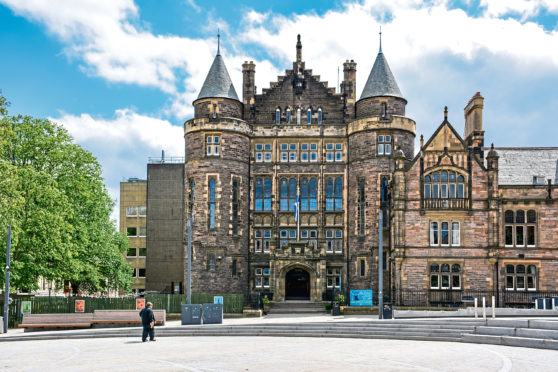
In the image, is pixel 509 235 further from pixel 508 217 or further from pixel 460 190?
pixel 460 190

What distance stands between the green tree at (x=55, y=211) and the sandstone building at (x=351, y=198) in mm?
7168

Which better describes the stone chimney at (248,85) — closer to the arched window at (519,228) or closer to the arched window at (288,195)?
the arched window at (288,195)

..........

## JOB
Reproduce every line of the records above word for word, leaving out the pictures.

## THE RESPONSE
In the image, is pixel 509 235 further from pixel 508 217 or further from pixel 460 190?
pixel 460 190

What distance stands between the green tree at (x=55, y=211) and the sandstone building at (x=351, y=198) in mm?
7168

Which better describes the stone chimney at (248,85) — closer to the arched window at (519,228) or closer to the arched window at (288,195)?
the arched window at (288,195)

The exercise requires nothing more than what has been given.